Conservation nation offers new policies for the Conservative Government to ensure nature conservation is promoted at home and abroad using all the levers of government in a joined-up way.

The essay collection includes contributions from The Rt Hon Richard Benyon MP (Former Environment Minister), Pauline Latham OBE MEP (Member, International Development Committee), Rebecca Pow MP (PPS, DEFRA), Maurice Golden MSP (Shadow Cabinet Secretary for the Environment, Climate Change and Land Reform, Scottish Conservatives), Emma McClarkin MEP (Member,International Trade Committee, European Parliament) Tim Breitmeyer (President, CLA), Ruth Davis MBE (Deputy Director of Global Conservation, RSPB), and Stephen Joseph (Former Chief Executive Officer, Campaign for Better Transport).

Key policy suggestions offered in the essay collection include:

  • A new principle of non-regression on environmental standards both in any new EU-UK agreement, but also domestically through the forthcoming Environment Bill
  • Once the UK leaves the EU Common Agricultural Policy (CAP), farmers should receive public funding, in part, for achieving environmental and public health outcomes
  • Enhancing timber regulations once the UK leaves the EU
  • A new right to environmental justice in the forthcoming Environment Bill
  • The new Fishing (Access to Territorial Waters) Bill should have legal requirements to fish sustainably and face down “the fishing industry and those who tout simplistic solutions to complex problems”
  • A new Special Envoy for Nature should be appointed by the Prime Minister
  • The UK should allocate at least £1 billion a year from the foreign aid budget to global nature conservation
  • The UK should seek to join CPTPP (Comprehensive and Progressive Agreement for Trans-Pacific Partnership), which raises environmental standards in Asia-Pacific countries
  • Any new Free Trade Agreements (FTAs) signed by the UK should include proper environmental standards
  • UK Government should lead internationally for countries to sign a new global nature treaty in 2020
  • UK Government should continue to influence the World Trade Organisation (WTO) to ban harmful fishing subsidies
  • UK Government should lead internationally to ensure 30% of the world’s oceans are Marine Protected Areas by 2030
  • The UK adopting a target of having 100% of soya beans in the UK which are credibly certified sustainable, similar to what the UK Government has adopted for sustainable palm oil
  • In the long-term, the UK should look to phase out fuel duty and replace it with road user charging

The policies advocated by particular individuals are not necessarily supported by other contributors to the essay collection.

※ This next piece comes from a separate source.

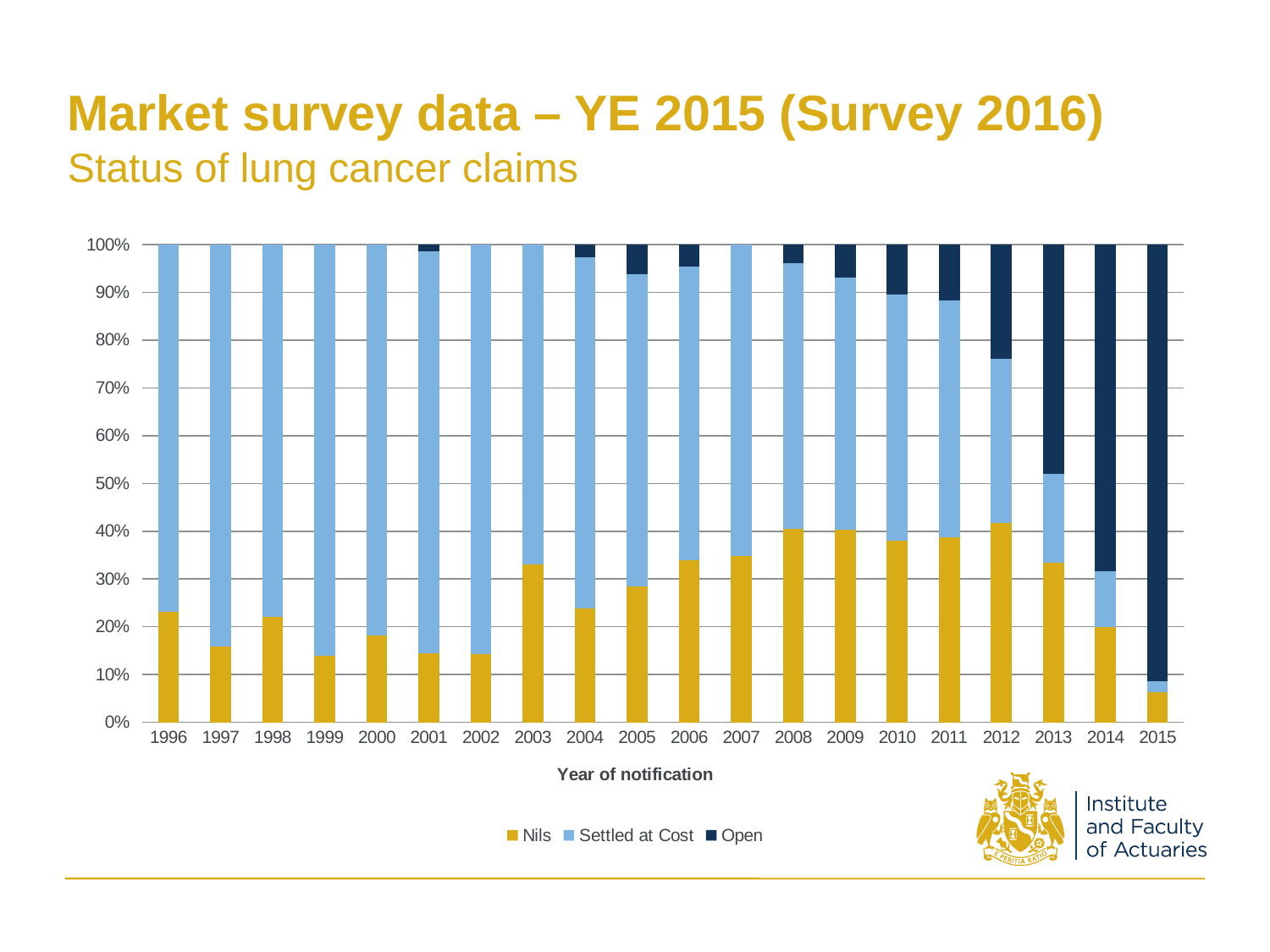
How many years of notification are shown on the x axis? 20 What is the title of the x axis? Year of notification Is the Nils share for 2015 greater or less than 10%? less Which year has the smallest Nils share? 2015 Which year has the larger Nils share, 1996 or 1997? 1996 Is the Nils share for 1999 greater or less than 20%? less What kind of chart is shown on the slide? Stacked bar chart What are the three series listed in the legend? Nils, Settled at Cost, Open Which year has the largest Open share? 2015 Does the Open share generally rise or fall from 1996 to 2015? rise How many series does the legend list? 3 Is the Open share for 2013 greater or less than 40%? greater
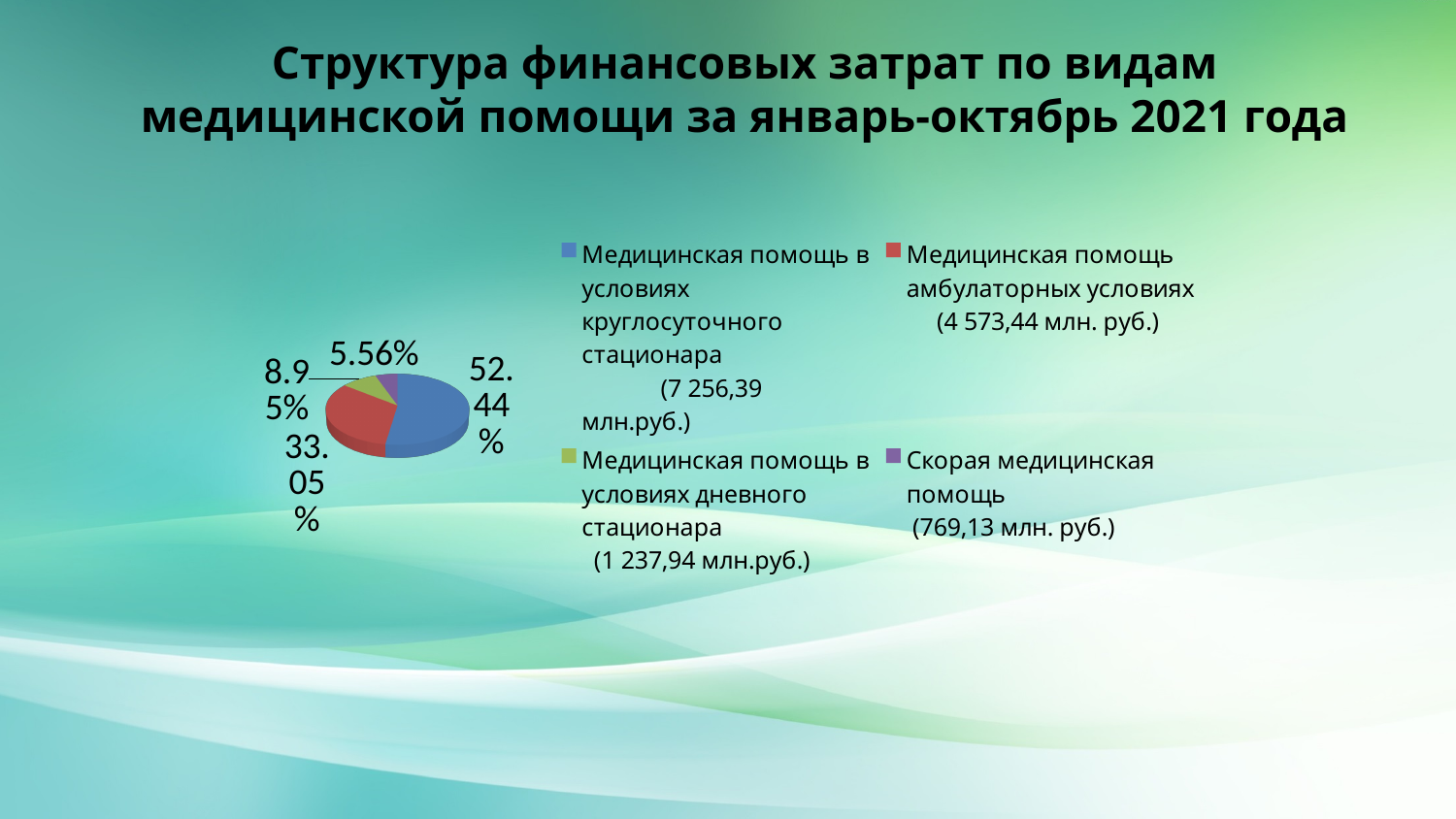
What share of the pie is labelled for Медицинская помощь в условиях круглосуточного стационара? 52.44% What amount in млн. руб. does the legend give for Скорая медицинская помощь? 769,13 млн. руб. Which category has the smallest slice of the pie? Скорая медицинская помощь What kind of chart is shown on the slide? pie chart What share of the pie is labelled for Медицинская помощь в амбулаторных условиях? 33.05% How many entries does the legend list? 4 How many slices does the pie chart have? 4 Which is larger: the share for Медицинская помощь в амбулаторных условиях or the share for Медицинская помощь в условиях дневного стационара? Медицинская помощь в амбулаторных условиях What share of the pie is labelled for Скорая медицинская помощь? 5.56% Which category has the largest slice of the pie? Медицинская помощь в условиях круглосуточного стационара What is the difference in percentage points between the largest slice (52.44%) and the second largest slice (33.05%)? 19.39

Eamonn Ives, Researcher at Bright Blue and co-editor of Conservation nation, said:

“The current Conservative Government does appear to be making progress on a number of fronts to better protect the domestic and international environment. Action on plastic pollution and ivory smuggling, and designing a more pro-environment successor to the Common Agricultural Policy, are all welcome measures. But, given the sheer, and often escalating, scale of deterioration of nature in the UK and around the world, there is still much more to do.”

“Despite it being a cross-departmental issue, the current approach to conservation policy is not seen or treated in this way. Many leading conservationists in the UK can often treat conservation through a narrowly defined set of policy issues. The UK government needs to promote nature conservation at home and abroad using all the levers of government in a joined-up way.”